For me, he was keeping a surprise. He began by giving me fifty pieces of gold, but, when I left, the secretary indicated that I should follow him. We went along a corridor until we reached a low door which led us into a small courtyard. In the middle was a horse, fine-looking but small, on which was sitting a beautiful brown rider, her face uncovered.
‘This young slave is the lord’s gift for your poem. She is fourteen, she speaks Arabic well. We call her Hiba.’
He took the bridle and put it in my hand. I took it, my eyes looking up, incredulous. My gift smiled.
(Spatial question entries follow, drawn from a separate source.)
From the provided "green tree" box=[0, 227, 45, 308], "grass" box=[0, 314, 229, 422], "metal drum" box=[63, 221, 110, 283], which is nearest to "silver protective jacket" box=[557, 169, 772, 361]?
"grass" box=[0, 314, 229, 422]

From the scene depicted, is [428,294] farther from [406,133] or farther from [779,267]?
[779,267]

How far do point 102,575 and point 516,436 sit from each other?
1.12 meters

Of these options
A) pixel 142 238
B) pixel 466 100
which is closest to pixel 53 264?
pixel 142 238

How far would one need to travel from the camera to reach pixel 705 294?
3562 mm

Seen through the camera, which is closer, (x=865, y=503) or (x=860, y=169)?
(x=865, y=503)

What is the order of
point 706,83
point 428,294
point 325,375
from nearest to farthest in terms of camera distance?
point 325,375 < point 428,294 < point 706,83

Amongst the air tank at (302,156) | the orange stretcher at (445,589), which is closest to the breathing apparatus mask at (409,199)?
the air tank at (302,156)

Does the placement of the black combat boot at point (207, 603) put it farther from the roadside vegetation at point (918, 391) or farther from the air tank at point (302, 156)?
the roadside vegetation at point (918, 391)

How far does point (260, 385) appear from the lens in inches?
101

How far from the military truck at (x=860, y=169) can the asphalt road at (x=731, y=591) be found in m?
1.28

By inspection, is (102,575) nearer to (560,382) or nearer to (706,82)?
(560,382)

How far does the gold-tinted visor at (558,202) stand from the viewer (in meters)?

Overjoyed to have met so courteous and generous a lord, I returned immediately to Tabalbala, where the caravan awaited me. I told my uncle that I had fulfilled my mission perfectly, and I reported each word and each gesture in detail. I gave him the presents which were intended for him, and the remarks that had accompanied them, and I ended by telling him about my delicious surprise. At this point in my story his face clouded over.
‘Did they really tell you that this slave girl spoke Arabic?’
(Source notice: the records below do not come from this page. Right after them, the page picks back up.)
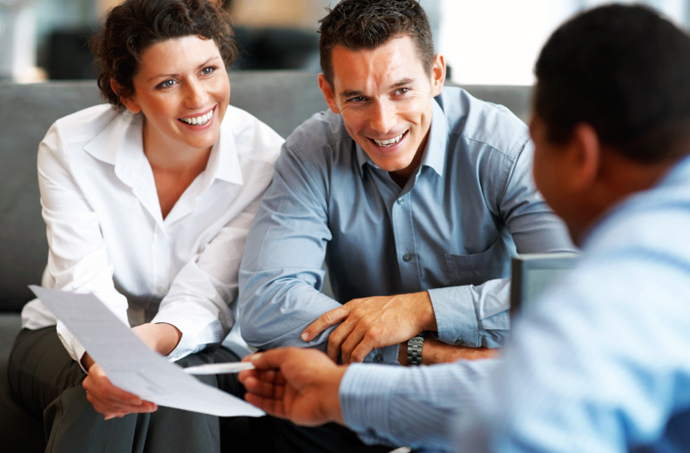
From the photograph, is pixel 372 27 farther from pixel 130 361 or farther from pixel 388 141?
pixel 130 361

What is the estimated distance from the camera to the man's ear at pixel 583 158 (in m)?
0.58

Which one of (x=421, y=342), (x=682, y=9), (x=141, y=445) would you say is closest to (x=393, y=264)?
(x=421, y=342)

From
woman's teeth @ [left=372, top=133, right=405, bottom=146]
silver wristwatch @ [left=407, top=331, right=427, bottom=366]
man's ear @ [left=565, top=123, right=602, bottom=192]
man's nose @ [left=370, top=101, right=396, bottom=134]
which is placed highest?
man's ear @ [left=565, top=123, right=602, bottom=192]

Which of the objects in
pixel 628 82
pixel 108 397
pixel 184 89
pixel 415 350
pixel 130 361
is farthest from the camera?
pixel 184 89

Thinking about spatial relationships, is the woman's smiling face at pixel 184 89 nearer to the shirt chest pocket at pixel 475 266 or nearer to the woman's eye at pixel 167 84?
the woman's eye at pixel 167 84

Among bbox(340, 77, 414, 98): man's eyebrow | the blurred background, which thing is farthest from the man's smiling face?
the blurred background

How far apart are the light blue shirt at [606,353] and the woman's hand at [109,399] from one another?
69 centimetres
‘Yes, and I was able to check this on the way back.’
‘I don’t doubt it. But if you were older and wiser you might have heard something else behind the secretary’s words. To offer you this slavegirl was perhaps a way of honouring you, but it may just as well have been a way of insulting you, of showing you the abasement of those who speak your language.’
‘Should I have refused?’
My uncle laughed good-naturedly.
‘I can see that you are going to faint at the mere suggestion that you should have left that girl in the courtyard where you found her.’
‘Then I can keep her?’
My tone was like that of a child hanging on to a toy. Khali shrugged his shoulders and signalled to the camel-drivers to make ready to depart. As I was leaving he called me back:
‘Have you already touched this girl?’
‘No,’ I replied, my eyes lowered. ‘On the way back we slept in the open air, and the guards were close by me.’
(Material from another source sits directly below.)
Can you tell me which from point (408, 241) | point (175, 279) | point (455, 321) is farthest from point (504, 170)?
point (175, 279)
There was some malice in his grin.
‘You are not to touch her now either, since before we will sleep under a roof again the month of Ramadan will have begun. As a traveller, you are not required to fast, but you must show your submission to your Creator in other ways. You must cover your slavegirl from head to toe, and forbid her to perfume herself, to use make up, to do her hair, or even to wash.’